The knife...the code ( http://lawofselfdefense.com/statute/md-baltimore-code-%C2%A7-59-22-switch-blade-knives/ ) seems to expand the definition of a switch blade beyond ‘automatic spring’ and also includes ‘or other device for opening and/or closing the blade’. The wording is sloppy...but if that knife has any type of spring assist that allows you to open it with one hand, the cops aren’t guilty of wrongful imprisonment. They are allowed to make reasonable mistakes on the job, without being criminally prosecuted - and the sloppy wording leaves a lot of room for mistakes.
The officer's charging report filed with the court said the knife was a "spring-assisted, one hand operated knife."
“Then they killed him”.
Yeah, while simultaneously calling for medical assistance several times enroute as shown in the dispatch audio tapes.

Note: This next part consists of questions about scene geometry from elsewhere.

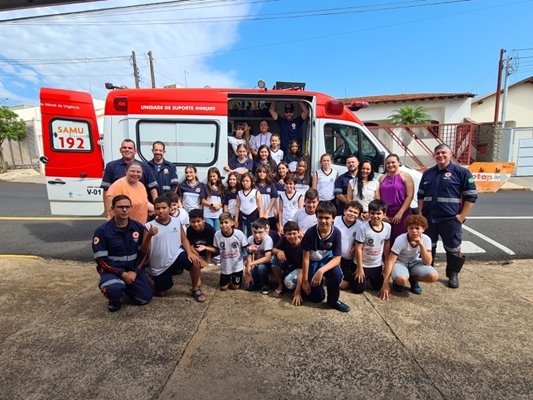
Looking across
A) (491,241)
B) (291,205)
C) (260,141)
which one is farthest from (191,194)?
(491,241)

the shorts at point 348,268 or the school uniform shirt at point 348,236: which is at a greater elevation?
the school uniform shirt at point 348,236

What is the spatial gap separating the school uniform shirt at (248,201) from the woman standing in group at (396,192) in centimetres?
171

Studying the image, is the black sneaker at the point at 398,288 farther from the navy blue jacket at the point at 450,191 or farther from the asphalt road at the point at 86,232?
the asphalt road at the point at 86,232

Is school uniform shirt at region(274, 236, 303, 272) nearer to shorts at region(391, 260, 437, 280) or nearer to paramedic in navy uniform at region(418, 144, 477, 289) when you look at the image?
shorts at region(391, 260, 437, 280)

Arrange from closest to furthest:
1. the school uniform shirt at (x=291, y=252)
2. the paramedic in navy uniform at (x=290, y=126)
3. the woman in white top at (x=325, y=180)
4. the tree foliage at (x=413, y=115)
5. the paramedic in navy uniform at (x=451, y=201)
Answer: the school uniform shirt at (x=291, y=252) < the paramedic in navy uniform at (x=451, y=201) < the woman in white top at (x=325, y=180) < the paramedic in navy uniform at (x=290, y=126) < the tree foliage at (x=413, y=115)

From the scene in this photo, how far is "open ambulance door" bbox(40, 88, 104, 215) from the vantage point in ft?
16.9

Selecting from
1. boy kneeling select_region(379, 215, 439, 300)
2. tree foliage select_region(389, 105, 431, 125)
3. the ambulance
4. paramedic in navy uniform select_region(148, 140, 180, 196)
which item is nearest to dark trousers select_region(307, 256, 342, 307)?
boy kneeling select_region(379, 215, 439, 300)

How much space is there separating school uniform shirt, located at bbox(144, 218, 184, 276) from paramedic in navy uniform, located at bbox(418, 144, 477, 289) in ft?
10.7

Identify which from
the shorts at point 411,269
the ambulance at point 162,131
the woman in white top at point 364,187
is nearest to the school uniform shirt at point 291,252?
the shorts at point 411,269

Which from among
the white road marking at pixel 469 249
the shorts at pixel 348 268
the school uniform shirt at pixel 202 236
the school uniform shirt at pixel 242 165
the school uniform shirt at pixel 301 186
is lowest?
the white road marking at pixel 469 249

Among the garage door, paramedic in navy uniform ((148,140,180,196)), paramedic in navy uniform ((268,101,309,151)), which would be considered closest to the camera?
paramedic in navy uniform ((148,140,180,196))

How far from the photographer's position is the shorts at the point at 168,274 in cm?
370

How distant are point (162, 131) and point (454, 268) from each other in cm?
445

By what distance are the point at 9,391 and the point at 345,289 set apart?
10.6ft
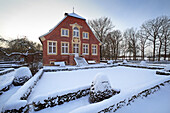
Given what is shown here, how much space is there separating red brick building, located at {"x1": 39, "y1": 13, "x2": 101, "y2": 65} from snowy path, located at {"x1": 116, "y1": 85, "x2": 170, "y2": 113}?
12795 mm

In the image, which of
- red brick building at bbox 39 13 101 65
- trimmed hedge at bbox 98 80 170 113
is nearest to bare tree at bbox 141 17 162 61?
red brick building at bbox 39 13 101 65

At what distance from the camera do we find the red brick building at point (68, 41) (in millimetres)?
14180

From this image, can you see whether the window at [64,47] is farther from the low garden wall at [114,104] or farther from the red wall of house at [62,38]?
the low garden wall at [114,104]

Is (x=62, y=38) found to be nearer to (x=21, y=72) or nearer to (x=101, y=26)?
(x=21, y=72)

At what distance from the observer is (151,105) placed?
3.68 metres

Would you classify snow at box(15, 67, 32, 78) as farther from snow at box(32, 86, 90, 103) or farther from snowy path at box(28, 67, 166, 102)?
snow at box(32, 86, 90, 103)

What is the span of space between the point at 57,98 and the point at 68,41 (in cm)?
1391

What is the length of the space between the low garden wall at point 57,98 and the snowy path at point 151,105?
1.84 metres

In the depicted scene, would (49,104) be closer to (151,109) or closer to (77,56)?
(151,109)

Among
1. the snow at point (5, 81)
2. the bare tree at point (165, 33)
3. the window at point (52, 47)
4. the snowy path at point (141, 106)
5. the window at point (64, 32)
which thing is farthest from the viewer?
the bare tree at point (165, 33)

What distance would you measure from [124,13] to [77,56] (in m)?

Maybe you should wait for the autopsy and toxicology reports. Every symptom Gray exhibited is consistent with heroin overdose: difficulty breathing, convulsions, heart attack, loss of consciousneess, coma. I don’t tink the officers are responsible for the heroin he ingested.
Correct, at least as I understand it.
That simply is not the device “commonly known as a switchblade knife.”
Severed spine?
That’s fine. Just as long as the knife is not used as the probable cause.
The probable cause for the search was a known drug dealer fleeing from police. A dealer who had just been observed making a hand to hand transaction.
Wonder if anyone else has been successfully prosecuted under that statue for possession of the same type of knife Gray had. Kind of hard to believe he's the first person ever to run afoul of that.
With a wound that was consistent with a bolt in the back of the van. Heroin induced convulsions in a confined space can kill you.
The bolt and wound correspondence is not, at this point, evidence. It’s speculation.
Possibly accurate speculation, of course.